1. You take your 12 year old to the movies. At the box office, you see a sign that says: “Children up to 11: $6.00. Adults: $12.00.” The movie theater’s management thus considers your son to be an adult. What would you do? A. Ask for one adult and one child ticket. B. Ask for two adult tickets. C. Give your son the money and have him ask for a ticket. D. Ask your son what he thinks you should do, and then do whatever he suggests.
2. An employee you supervise comes to work late, spends a lot of time shopping online, takes long lunches and coffee breaks, and leaves early. A few months ago, you fired someone for doing the same thing. This person, however, is the daughter of a close personal friend. You’ve talked with her several times about her conduct, but the problems continue. What would you do? A. Fire her. B. Ignore it. C. Talk with her again and tell her this is her last chance to straighten up. D. Ask your friend (her parent) to talk with her.
3. You wake up on a workday with the flu. What would you do? A. Stay at home and rest. B. Stay at home and work. C. Go to work but avoid socializing with people. D. Go to work and act as normal as you can, and then come home to rest.
We would all acknowledge that life isn’t black or white, and that different people would have different reasons or motives for choosing the same answers. All the same, Bruce Weinstein, the author of the recently published book Ethical Intelligence (New World Library Publishers) has some suggestions for you about how to know which are the best ways to grapple with questions of an ethical nature.
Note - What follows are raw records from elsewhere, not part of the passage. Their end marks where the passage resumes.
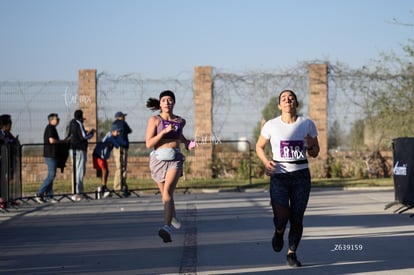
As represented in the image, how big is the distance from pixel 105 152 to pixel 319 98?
769 cm

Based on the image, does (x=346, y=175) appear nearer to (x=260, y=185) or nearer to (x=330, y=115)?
(x=330, y=115)

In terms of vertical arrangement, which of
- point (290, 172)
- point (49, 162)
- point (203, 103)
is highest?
point (203, 103)

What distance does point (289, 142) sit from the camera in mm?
8617

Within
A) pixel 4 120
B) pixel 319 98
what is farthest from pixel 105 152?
pixel 319 98

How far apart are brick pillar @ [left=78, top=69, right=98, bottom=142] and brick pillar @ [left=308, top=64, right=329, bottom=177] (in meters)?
6.38

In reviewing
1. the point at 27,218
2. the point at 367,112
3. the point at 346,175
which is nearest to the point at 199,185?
the point at 346,175

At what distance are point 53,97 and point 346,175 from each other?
29.3 ft

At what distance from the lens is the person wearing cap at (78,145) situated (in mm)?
18406

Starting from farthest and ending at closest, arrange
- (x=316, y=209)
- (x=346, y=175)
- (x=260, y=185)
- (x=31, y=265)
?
1. (x=346, y=175)
2. (x=260, y=185)
3. (x=316, y=209)
4. (x=31, y=265)

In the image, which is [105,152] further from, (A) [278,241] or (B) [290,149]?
(B) [290,149]

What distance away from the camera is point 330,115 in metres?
24.3

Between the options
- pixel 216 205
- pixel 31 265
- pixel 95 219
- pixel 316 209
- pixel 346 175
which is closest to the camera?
pixel 31 265

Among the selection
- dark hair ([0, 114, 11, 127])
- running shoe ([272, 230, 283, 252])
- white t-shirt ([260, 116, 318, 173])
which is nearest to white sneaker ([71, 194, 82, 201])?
dark hair ([0, 114, 11, 127])

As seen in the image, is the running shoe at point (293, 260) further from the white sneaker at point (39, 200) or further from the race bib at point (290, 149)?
the white sneaker at point (39, 200)
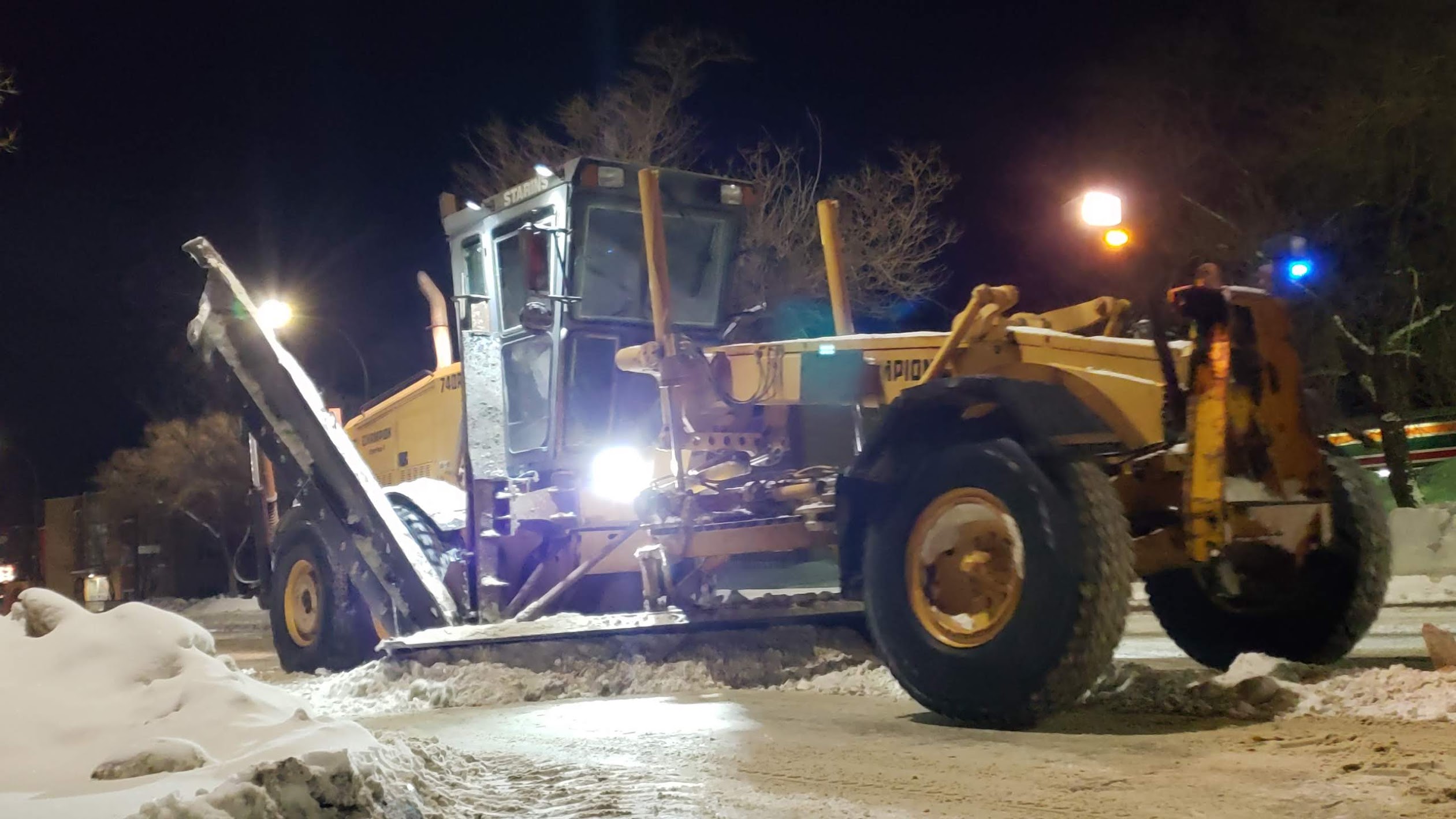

His recommendations can be summarized in five simple principles: 1. Do No Harm. This is largely a principle of restraint. When you choose to not respond to a nasty gesture with another nasty gesture, when you choose to not pass along rumor or gossip, to not put yourself or others in situations of unnecessary risk (such as knowingly letting someone drive inebriated), or to not do or say something hurtful, you are acting like a decent human being living in a civil society, and you are attempting to prevent harm. In situations where you know you’re going to hurt someone, such as breaking up with someone you’re in a relationship with, downsizing your department or punishing your child, look at how you can minimize harm when it is unavoidable.
2. Make Things Better. 3. Respect Both Yourself and Others. You show respect by honoring the values, preferences and rights of others. “Do unto others as they would have you do unto them.” Note that this sounds like the golden rule, but not exactly. You can safely assume that other people want you to keep private things private, tell the truth, keep your promises to them and be true to your word. That means keeping the promises you make, and don’t make promises you’re not prepared to keep.
4. Be Fair. The essence of fairness is about giving others their due when you are allocating scarce resources (such as spending enough time with your family), disciplining or punishing (which includes the second quiz question), and rectifying injustice. Let reason temper your anger when you’re punishing or fighting injustice, and conduct yourself in a way that brings out the best in you.
5. Be Loving. Or caring, compassionate and kind if loving seems out of place. That means smiling at the people you pass on the street, saying “thank you” to the grocery store cashier, truly listening during a conversation and showing sincere appreciation to the people in your life. These principles are the bedrock of all modern religious traditions, both Eastern and Western. They are guidelines for behaving well and of doing right in different situations, and they form the core of “ethical intelligence.”
By the way, Weinstein’s answers to the quiz above: 1B, 2A and 3A.